Table 1. Number of scheduled flights over study areas. Study sites: TAB/TEF, RBA, SAN, and ALF.

Number of Flights (Number of Simulated Flights)
Year	TAB/TEF	RBA	SAN	ALF
2010	19(5)	19(5)	19(5)	19(5)
2011	14(10)	17(7)	22(2)	18(6)
2012	9(15)	22(2)	24(0)	24(0)
2013	8(16)	17(7)	23(1)	21(3)
2014	16(8)	13(12)	16(8)	17(7)
2015	4(20)	11(14)	6(18)	5(19)
2016	0(24)	20(4)	0(24)	20(4)
2017	14(10)	21(3)	17(7)	24(0)
2018	13(11)	20(4)	18(6)	24(0)
Total	97(119)	160(56)	145(71)	172(44)

). Study areas have gaps in scheduled flights either due to logistical problems (mostly rain) or the discontinuity of the project in the 2015–2016 period.

2.3. The HYSPLIT Model

Our back-trajectories are simulated using the Hybrid Single-Particle Lagrangian Integrated Trajectory Model (HYSPLIT, NOAA-ARL) downloaded package version 4, with meteorological input data from the Global Data Assimilation System (GDAS, 1° × 1°, 3 h. resolution) [21,34]. HYSPLIT is one of the most extensively used atmospheric transport and dispersion models in the atmospheric sciences community. Many research studies have used HYSPLIT trajectories to determine possible source regions of contributing measurements of selected pollutants or to determine air masses that may have affected a location under study [34,35]. For example, the HYSPLIT model was recently used to calculate the backward trajectory and geographic data analysis for the ATTO site in the central Amazon Basin [36]. In addition, this model is used operationally by NOAA and other federal agencies to run complex atmospheric transport simulations [37].

The model calculation method is a hybrid between the Lagrangian approach, which uses a moving frame of reference for the advection and diffusion calculations as the trajectories or air parcels move from their initial location, and the Eulerian method, which uses a fixed three-dimensional grid as a frame of reference to compute pollutant air mole fractions [34]. In HYSPLIT, there is no convective parametrization; the mixing of the particles occurs in the vertical motion field from meteorological data input [34].

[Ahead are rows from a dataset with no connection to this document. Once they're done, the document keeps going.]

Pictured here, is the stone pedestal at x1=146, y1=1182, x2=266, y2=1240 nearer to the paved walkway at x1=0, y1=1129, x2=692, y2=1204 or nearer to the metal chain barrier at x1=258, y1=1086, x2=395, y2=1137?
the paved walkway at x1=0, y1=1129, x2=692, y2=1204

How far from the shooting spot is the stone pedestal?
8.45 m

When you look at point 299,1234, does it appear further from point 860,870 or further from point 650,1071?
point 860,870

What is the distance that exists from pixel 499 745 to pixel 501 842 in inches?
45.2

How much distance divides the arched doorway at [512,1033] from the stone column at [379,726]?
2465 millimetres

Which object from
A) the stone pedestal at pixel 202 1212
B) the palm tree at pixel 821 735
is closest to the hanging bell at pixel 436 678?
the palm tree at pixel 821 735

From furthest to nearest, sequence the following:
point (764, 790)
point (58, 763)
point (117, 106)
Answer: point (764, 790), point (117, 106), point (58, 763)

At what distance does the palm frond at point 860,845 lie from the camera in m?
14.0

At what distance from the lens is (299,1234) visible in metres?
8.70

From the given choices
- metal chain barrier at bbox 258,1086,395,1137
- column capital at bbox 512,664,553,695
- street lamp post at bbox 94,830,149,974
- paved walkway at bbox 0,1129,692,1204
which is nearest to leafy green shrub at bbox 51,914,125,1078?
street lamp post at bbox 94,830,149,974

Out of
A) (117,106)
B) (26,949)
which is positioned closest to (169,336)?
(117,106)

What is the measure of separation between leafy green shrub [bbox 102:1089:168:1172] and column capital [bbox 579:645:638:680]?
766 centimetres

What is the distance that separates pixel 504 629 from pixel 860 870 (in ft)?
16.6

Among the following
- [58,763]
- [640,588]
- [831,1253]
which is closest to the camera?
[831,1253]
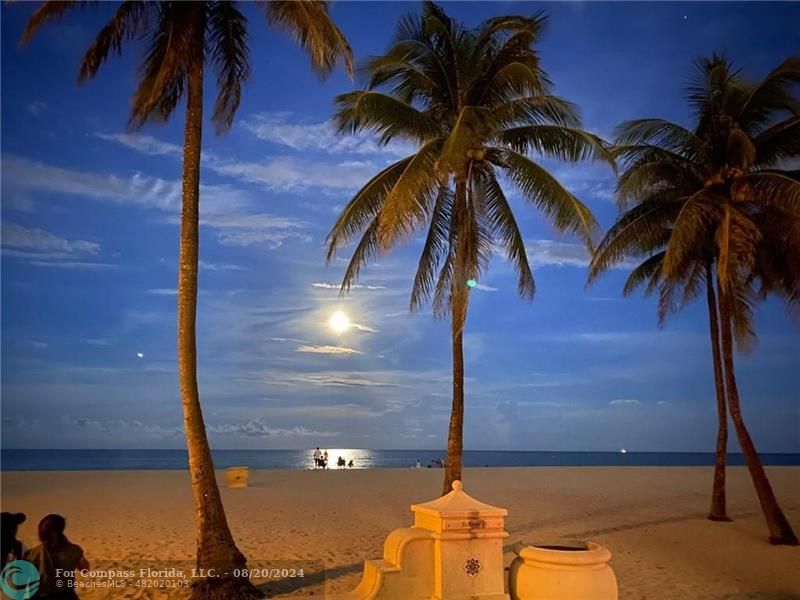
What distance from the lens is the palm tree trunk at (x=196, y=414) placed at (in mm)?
8547

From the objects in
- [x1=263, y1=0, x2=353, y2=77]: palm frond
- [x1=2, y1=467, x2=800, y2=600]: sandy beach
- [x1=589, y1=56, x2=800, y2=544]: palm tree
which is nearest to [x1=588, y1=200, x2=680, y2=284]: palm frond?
[x1=589, y1=56, x2=800, y2=544]: palm tree

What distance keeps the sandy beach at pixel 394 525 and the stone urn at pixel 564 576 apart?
119 inches

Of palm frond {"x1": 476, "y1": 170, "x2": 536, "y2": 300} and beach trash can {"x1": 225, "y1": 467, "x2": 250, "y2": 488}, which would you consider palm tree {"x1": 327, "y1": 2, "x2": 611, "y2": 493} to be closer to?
palm frond {"x1": 476, "y1": 170, "x2": 536, "y2": 300}

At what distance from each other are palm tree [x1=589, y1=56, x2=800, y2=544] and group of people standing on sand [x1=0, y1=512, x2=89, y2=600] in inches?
450

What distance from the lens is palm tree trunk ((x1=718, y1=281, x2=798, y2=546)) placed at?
13703 mm

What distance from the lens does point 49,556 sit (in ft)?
18.2

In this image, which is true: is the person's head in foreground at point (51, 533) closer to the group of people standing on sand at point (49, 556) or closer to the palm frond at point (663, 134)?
the group of people standing on sand at point (49, 556)

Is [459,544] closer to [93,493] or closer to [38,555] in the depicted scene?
[38,555]

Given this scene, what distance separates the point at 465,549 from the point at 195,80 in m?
6.97

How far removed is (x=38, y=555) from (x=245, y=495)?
678 inches

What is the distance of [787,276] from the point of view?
1542 centimetres

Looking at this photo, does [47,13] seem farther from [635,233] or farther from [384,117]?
[635,233]

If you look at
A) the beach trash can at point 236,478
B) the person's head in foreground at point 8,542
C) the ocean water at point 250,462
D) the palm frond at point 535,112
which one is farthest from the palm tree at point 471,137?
the ocean water at point 250,462

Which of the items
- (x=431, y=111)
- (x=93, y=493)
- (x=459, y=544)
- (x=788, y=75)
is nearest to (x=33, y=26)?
(x=431, y=111)
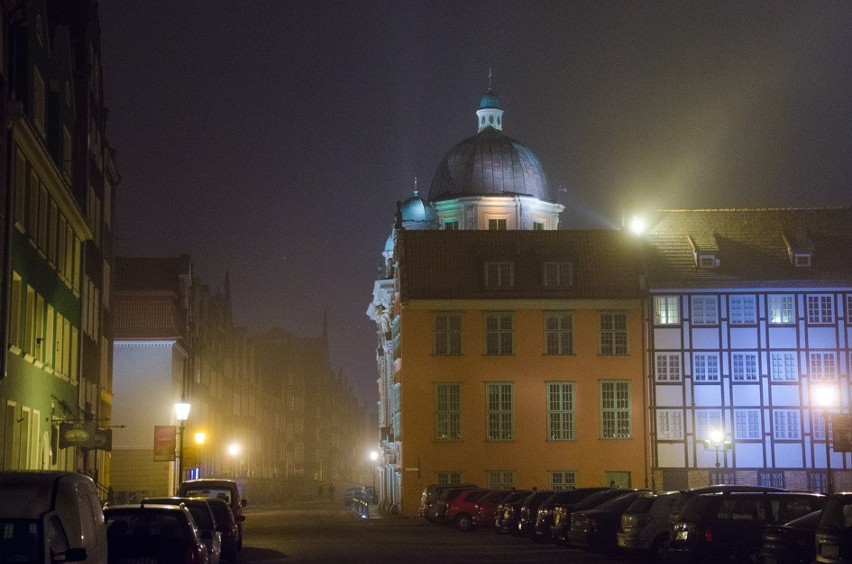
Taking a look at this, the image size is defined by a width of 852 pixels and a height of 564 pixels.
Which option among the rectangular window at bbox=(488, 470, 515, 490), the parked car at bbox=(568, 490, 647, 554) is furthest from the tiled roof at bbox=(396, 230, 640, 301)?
the parked car at bbox=(568, 490, 647, 554)

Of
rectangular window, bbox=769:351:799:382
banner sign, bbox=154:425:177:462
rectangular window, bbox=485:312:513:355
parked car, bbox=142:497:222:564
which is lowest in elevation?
parked car, bbox=142:497:222:564

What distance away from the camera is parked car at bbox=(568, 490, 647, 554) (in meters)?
33.7

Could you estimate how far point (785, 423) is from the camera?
64.3 metres

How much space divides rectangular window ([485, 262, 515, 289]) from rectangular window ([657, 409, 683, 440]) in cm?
937

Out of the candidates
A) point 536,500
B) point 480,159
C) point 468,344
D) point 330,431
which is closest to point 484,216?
point 480,159

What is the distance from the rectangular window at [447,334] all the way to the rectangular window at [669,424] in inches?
389

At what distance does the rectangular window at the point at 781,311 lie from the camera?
65.1m

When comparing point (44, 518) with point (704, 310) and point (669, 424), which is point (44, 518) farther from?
point (704, 310)

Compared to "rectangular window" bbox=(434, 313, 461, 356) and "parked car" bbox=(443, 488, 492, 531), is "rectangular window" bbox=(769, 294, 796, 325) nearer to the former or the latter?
"rectangular window" bbox=(434, 313, 461, 356)

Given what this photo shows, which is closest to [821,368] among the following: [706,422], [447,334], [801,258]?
[801,258]

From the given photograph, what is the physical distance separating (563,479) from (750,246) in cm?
1440

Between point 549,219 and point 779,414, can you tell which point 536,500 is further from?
point 549,219

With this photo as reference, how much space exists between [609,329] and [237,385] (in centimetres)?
4593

Back-trajectories start from the day, time, and altitude of the collection point (in m asl) from the central point of each overflight geographic location as stated in Figure 2, and spatially locate points every hour for 13 days prior to the collection time (Figure 4), for all flights performed over the study sites. The latitude and longitude of each back-trajectory for a vertical profile are the same because the vertical profile, to within a few km, is centered above a single point on the surface. Each trajectory has approximately 312 location points (13 d × 24 h) with the position of the air masses (latitude, longitude, and altitude) relative to their origin at every hour (Figure 4), which results in between 12 and 17 individual back-trajectories per flight, stored as ASCII files. Despite collecting air samples up to 4420 m, the regions of influence are based only on back-trajectories between 300 and 3500 m asl because trajectories either starting or traveling through this altitude range are the ones most likely to be sensitive to surface fluxes. Up to 3500 m asl, surface fluxes mix into the planetary boundary layer (PBL), which is typically around 1300 m asl, and some mixing occurs above these altitudes due to processes including dry and moist convection and plume rise associated with biomass burning. The cutoff level of 3500 m is supported by two observations: first, biomass burning plumes rarely exceed 3500 m asl (Figure S1); and second, mole fractions of CO₂ and other gases observed above 3500 m asl are very similar to gas mole fractions from measurements in the Tropical Atlantic marine boundary layer, which indicates minimal Amazonian surface influence [13]. Additionally, as we report in the discussion below, changing the upper altitude limit from 3500 to 1300 m has a minimal impact on our results.

2.4. Region of Influence

By definition, we consider the region of influence to be those areas covered by the set of back-trajectories by each profile and altitude integrated over a period. Back-trajectory models such as HYSPLIT can have high uncertainties in predicting where particles are coming from accurately [16,17], as we can note in Figure 4 with a spurious air trajectory at 900 m at the TAB site coming from the Northern Hemisphere. This deviation is due to several parametrizations for vertical and horizontal mixing in the atmosphere, including a convective boundary layer, circulation models, height integration models, and air temperature, humidity, and pressure [16]. Therefore, a reasonable method to reduce the impact of such uncertainties, as well as smaller random errors, is to consider an ensemble of back-trajectories over a period (like three months or a year). We noted several differences between the approach presented here and the estimation of regions of influence previously used by Gatti et al. [12]. In the case of Gatti et al. [12], the region of influence was determined from the northernmost and southernmost trajectory boundaries for a given site (over a two-year period), and weighting within that region was not considered. In contrast, here, regions of influence are calculated on a quarterly basis and also contain spatial information on the relative influence of the surface with each region of influence. Finally, in the present study, calculation of back-trajectories was performed using meteorology with a resolution of 0.5° × 0.5° instead of 1° × 1°.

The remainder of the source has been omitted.